Dia memagut bibirku. Dan malam itu aku disetubuhi Bu Lik, berpura-pura lagi menjadi Pak Lik, berpura-pura menjadi suaminya. Tapi sangat nyata menyetubuhi vagina Bu Lik yang selalu haus gesekan dan kocokan penisku.
Sejak peristiwa dengan Yu Nem, aku memang sangat ingin mengulangi. Kesempatan kecil selalu kami gunakan. Kadang-kadang di dalam kamar Yu Nem di tengah malam buta. Tapi seringnya di gudang, di antara tumpukan karung-karung palawija, dalam kegelapan. Mengumbar gairah, menyetubuhi birahi dan akhirnya menghempaskan nafsu dalam puncak orgasme. Setelah selesai, kami menyelinap keluar, mengendap-endap masuk kamar masing-masing persis maling.
Seperti malam itu, aku merasakan sangat ingin bercumbu. Batang penisku selalu tegang tak mau diam sebelum puas mengocok vagina. Aku bergegas bangkit dari tempat tidurku dan melangkah mengendap kekamar Yu Nem, saat melintas di depan kamr Bu Lik ku coba mengintip dari lubang kunci pintu memastikan dia sudah tidur. Tampak oleh kedua mataku Bu Lik tertidur pulas dengan daster yang tak beraturan hingga tersingkap terlihat bagian tubuh seksinya, aku semakin tak tahan lagi dengan birahi yang semakin memuncak. Aku percepat langkah kekamar Yu Nem, tak berapa lama sampai aku didepan kamar Yu Nem yang memang biasa tak terkunci. Bergegas ku masuk kekamar itu, terlihat Yu Nem sedang berbaring diatas kasurnya dan tersenyum manis saat melihatku datang.
“Kenapa Gus.. Kangen ya sama Yu Nem…?. Tanyanya lirih.
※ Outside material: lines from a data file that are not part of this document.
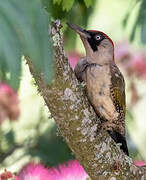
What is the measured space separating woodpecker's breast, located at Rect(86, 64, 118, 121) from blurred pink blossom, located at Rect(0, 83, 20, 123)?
0.81 m

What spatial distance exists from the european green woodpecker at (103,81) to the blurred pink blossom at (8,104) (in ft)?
2.39

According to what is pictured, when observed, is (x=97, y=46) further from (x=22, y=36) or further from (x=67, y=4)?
(x=22, y=36)

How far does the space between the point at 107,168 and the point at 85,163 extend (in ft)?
0.32

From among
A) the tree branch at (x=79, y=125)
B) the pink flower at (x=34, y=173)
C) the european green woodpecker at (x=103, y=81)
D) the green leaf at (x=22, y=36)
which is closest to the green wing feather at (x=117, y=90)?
the european green woodpecker at (x=103, y=81)

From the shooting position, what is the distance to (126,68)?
382 centimetres

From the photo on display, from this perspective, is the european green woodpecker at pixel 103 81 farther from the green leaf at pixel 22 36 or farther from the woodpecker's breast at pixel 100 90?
the green leaf at pixel 22 36

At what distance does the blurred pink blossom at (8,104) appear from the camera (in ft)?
11.7

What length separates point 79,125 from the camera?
7.12ft

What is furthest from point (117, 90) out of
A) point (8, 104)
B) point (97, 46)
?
point (8, 104)

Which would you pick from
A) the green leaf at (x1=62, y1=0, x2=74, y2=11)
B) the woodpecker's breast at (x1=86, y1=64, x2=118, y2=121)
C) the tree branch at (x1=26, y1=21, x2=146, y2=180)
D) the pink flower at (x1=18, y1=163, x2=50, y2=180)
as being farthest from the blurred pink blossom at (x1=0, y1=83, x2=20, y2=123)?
the green leaf at (x1=62, y1=0, x2=74, y2=11)

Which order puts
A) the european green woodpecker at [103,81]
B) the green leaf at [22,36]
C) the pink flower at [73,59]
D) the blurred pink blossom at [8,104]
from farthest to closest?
the blurred pink blossom at [8,104] → the pink flower at [73,59] → the european green woodpecker at [103,81] → the green leaf at [22,36]

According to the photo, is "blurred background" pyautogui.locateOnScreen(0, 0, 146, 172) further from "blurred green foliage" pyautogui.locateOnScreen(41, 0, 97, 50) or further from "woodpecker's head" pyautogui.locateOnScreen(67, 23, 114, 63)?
"woodpecker's head" pyautogui.locateOnScreen(67, 23, 114, 63)

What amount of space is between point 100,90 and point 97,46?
336 millimetres

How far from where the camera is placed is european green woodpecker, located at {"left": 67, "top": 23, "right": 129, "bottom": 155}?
282 centimetres
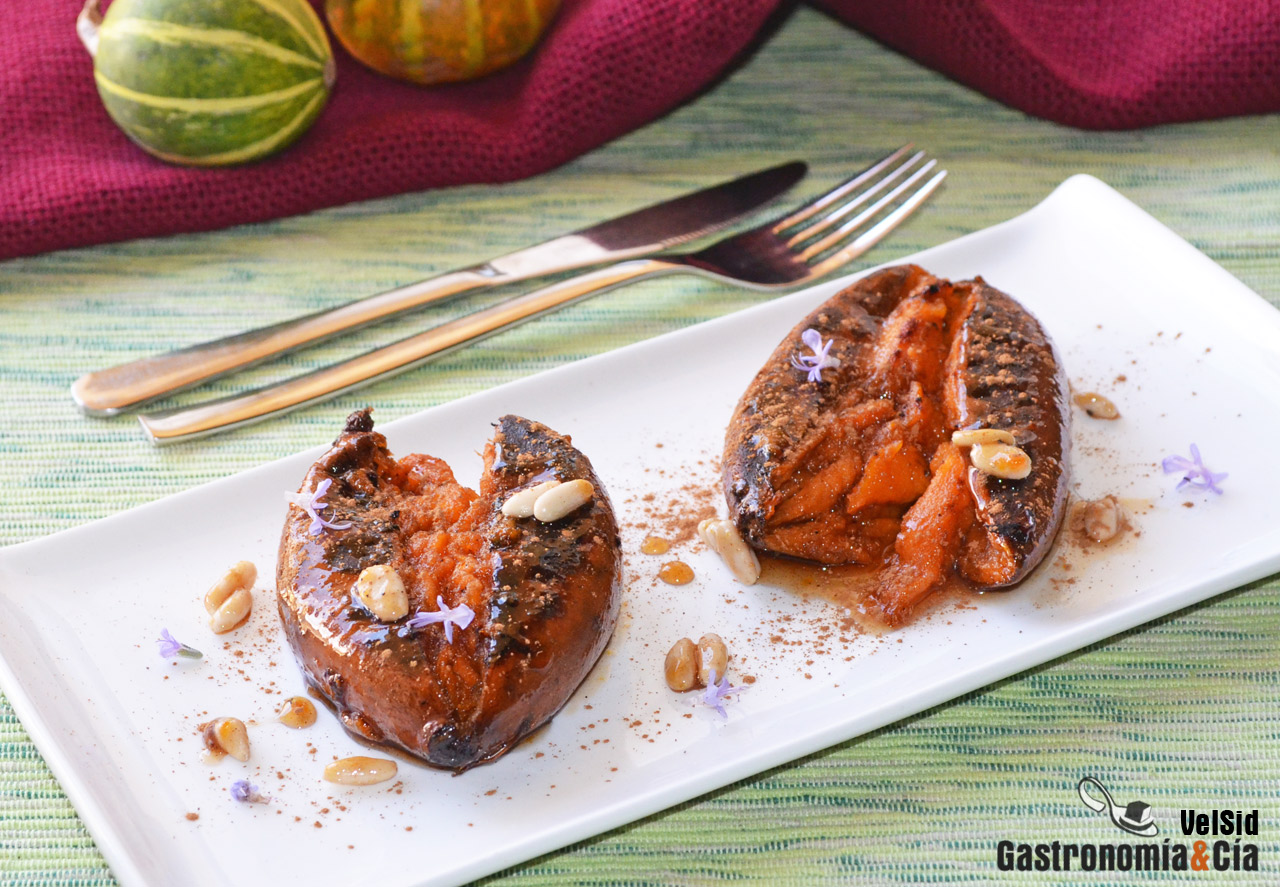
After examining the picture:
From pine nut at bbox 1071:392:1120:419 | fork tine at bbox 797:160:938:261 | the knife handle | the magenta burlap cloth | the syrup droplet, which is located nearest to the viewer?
the syrup droplet

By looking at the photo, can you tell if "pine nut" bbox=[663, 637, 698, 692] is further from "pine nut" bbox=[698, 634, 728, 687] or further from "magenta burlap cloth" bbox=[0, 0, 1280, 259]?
"magenta burlap cloth" bbox=[0, 0, 1280, 259]

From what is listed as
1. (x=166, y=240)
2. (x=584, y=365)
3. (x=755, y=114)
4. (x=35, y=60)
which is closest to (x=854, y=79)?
(x=755, y=114)

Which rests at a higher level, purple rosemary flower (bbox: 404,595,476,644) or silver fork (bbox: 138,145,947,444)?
purple rosemary flower (bbox: 404,595,476,644)

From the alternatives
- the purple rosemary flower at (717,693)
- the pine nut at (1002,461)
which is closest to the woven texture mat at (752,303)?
the purple rosemary flower at (717,693)

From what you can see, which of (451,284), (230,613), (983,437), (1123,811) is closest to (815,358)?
(983,437)

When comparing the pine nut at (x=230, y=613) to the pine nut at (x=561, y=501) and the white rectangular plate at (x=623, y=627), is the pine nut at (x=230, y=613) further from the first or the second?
the pine nut at (x=561, y=501)

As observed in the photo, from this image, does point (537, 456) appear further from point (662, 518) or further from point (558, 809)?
point (558, 809)

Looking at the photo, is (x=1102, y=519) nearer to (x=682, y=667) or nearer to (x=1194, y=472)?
(x=1194, y=472)

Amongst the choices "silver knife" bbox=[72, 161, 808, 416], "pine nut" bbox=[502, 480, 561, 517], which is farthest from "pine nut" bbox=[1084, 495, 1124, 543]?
"silver knife" bbox=[72, 161, 808, 416]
Aku tak menjawab pertanyaanya, hanya mengagguk dan memberi isyarat untuk bergegas bangkit dan beranjak ke gudang. Ia segera bangkit dan meraih tanganku seraya mengajak melangkah menuju gudang. Kami berjalan sambil bergandengan tangan seperti layaknya sepasang kekasih yang dimabuk cinta, tak berapa lama kami sampai kegudang.